This is a particular problem at natural history museums, where the never-ending process of scientific research means that the interpretation of any specimen could change overnight.
The Grant Museum of Zoology at University College London (UCL) has tackled this challenge head-on as part of a £300,000 renovation, choosing to prioritise continuity over change.
Heading into the museum’s main exhibition space, you’d be hard-pressed to know anything was different. The giant deer by the door is still present, the skeletons still stare down on you from the upper level, and the Micrarium still highlights thousands of microscopic organisms.
It is a far cry from the previous renovation, which saw the Grant Museum close its doors for around nine months as it migrated around the corner from its former home in UCL’s Darwin Building to its current one in the Rockefeller Building.
This time round, the museum was closed for nearly 11 months to introduce six new showcases, hundreds of new labels and move thousands of specimens.
None of these changes are immediately obvious to a visitor, the renovation having done an excellent job of integrating them into the display space. In fact, if you hadn’t visited before, it’s only the modernity of the cases around the entrance and front desk that might suggest they hadn’t always been there.
These cases are part of the focus of the renovations, displaying specimens and items that demonstrate that natural history museums aren’t just catalogues of life on Earth, but are part of cutting-edge work shaping how we understand it.
From a splatometer used to record insect abundance to a sound recorder for monitoring frogs, the displays fulfil the promise to “showcase how UCL research is responding to the planetary environmental crisis”.

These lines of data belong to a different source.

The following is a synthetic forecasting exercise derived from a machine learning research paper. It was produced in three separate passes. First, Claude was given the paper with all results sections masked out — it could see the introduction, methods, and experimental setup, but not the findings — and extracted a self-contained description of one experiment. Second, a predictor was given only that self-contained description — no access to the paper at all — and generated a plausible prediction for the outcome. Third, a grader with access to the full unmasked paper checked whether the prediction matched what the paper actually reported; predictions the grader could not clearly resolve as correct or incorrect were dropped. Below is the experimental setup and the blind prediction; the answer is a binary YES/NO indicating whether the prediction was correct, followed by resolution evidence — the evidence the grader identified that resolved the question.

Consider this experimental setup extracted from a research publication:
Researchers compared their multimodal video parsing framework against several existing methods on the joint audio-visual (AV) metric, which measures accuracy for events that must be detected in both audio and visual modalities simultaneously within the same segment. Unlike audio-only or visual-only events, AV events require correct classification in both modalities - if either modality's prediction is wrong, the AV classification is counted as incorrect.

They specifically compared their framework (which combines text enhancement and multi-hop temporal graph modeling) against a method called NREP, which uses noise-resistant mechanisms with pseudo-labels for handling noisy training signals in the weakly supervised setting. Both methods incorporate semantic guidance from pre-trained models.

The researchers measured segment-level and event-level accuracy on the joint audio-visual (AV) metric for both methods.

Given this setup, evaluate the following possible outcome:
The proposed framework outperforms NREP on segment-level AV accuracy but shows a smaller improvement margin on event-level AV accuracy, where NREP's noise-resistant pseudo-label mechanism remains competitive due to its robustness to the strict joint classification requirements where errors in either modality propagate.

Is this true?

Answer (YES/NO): NO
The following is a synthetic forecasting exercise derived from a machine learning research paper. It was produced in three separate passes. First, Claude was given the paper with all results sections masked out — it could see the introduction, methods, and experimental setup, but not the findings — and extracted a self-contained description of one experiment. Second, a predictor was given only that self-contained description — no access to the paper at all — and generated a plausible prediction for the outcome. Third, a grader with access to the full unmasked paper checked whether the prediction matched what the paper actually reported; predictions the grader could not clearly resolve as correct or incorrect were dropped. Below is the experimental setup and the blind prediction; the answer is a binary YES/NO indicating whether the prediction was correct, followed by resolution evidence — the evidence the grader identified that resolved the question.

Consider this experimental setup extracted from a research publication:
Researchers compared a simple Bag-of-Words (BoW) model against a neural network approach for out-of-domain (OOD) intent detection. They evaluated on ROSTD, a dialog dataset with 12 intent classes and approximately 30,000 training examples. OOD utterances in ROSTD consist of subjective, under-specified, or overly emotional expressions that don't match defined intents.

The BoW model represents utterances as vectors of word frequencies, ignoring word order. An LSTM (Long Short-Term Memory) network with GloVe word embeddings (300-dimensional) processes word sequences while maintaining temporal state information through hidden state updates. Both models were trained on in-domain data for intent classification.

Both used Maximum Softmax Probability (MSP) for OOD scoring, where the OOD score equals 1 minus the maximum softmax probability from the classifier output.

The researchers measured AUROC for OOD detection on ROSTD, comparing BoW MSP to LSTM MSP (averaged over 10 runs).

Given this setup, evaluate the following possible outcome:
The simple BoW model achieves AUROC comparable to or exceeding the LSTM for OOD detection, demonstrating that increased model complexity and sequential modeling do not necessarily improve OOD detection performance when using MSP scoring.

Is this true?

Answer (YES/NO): YES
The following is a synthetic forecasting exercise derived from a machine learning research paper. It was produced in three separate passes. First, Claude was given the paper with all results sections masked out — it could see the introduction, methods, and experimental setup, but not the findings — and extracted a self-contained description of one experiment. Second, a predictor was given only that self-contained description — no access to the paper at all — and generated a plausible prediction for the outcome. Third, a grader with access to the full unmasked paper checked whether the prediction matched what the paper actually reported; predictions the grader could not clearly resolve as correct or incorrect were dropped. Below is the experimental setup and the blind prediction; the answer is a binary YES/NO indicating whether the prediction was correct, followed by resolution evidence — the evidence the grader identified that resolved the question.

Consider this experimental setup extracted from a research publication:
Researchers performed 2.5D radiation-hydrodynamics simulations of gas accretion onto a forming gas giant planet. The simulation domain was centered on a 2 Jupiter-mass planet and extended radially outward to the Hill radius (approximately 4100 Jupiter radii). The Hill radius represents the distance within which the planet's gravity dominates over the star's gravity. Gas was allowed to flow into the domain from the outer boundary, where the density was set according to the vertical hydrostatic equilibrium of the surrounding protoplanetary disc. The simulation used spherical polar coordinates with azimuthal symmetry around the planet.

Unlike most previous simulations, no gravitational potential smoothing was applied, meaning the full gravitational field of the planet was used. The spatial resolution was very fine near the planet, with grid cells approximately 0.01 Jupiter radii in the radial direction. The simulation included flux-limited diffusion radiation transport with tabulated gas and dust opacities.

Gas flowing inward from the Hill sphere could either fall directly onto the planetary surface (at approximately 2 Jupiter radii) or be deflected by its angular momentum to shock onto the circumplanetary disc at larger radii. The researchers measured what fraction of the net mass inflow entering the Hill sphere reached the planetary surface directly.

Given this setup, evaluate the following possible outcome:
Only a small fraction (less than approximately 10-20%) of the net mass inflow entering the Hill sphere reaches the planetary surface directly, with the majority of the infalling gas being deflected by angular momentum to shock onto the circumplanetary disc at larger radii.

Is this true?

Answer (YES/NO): YES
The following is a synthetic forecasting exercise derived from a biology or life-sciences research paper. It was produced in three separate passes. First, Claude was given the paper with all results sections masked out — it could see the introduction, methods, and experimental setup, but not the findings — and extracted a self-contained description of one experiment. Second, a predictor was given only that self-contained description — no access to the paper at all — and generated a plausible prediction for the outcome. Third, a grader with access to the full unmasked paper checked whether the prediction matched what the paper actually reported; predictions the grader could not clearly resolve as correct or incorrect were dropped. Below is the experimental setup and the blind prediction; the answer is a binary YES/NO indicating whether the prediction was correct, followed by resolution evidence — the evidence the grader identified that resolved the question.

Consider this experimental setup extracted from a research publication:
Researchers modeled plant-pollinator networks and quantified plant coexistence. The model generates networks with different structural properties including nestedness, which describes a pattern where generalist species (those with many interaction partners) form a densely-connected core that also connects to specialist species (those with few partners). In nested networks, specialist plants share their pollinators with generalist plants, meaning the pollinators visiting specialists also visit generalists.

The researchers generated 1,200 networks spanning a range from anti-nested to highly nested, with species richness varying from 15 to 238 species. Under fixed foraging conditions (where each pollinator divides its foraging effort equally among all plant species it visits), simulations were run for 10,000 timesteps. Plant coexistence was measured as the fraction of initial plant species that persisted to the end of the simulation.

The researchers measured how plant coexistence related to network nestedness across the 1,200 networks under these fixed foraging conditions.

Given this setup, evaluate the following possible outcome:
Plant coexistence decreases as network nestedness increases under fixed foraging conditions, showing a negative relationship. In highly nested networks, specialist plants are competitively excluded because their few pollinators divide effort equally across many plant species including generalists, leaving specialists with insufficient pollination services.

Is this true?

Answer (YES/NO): YES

Elsewhere in the museum, the cases and displays are broadly the same as before. They’re still pleasingly stuffed with specimens that hark back to the curiosity cabinet predecessors of natural history museums.
One such curio, an unfortunate opossum discovered with a D-cell battery in its body during conservation work, feels like it would have been right at home in such a display.
While the cabinets may be relatively full, they’re not so packed that visitors are unable to appreciate each skeleton, model or piece of taxidermy individually.
A number of different specimens now have new labels to help with this, highlighting their connection to the biodiversity and climate crises taking place in our world.
There’s also some acknowledgement of the impact that colonialism has had on the natural world and the legacy it has left in institutions such as the Grant Museum itself.
These are welcome additions, certainly, but don’t quite deliver on UCL’s pledge to “tell a story of the human impact on the diversity of life on Earth”. There is no through-line or central thesis to the display, just a series of specimens placed together.
In this respect, it’s disappointing that the renovation of the Grant Museum hasn’t changed more. While there may not have been the scope or budget to do so, the layout remains something of an issue.
For instance, though the effect of the cases stretching all the way up the walls is just as charming as before, there are still labels sitting in them that presumably have never been read.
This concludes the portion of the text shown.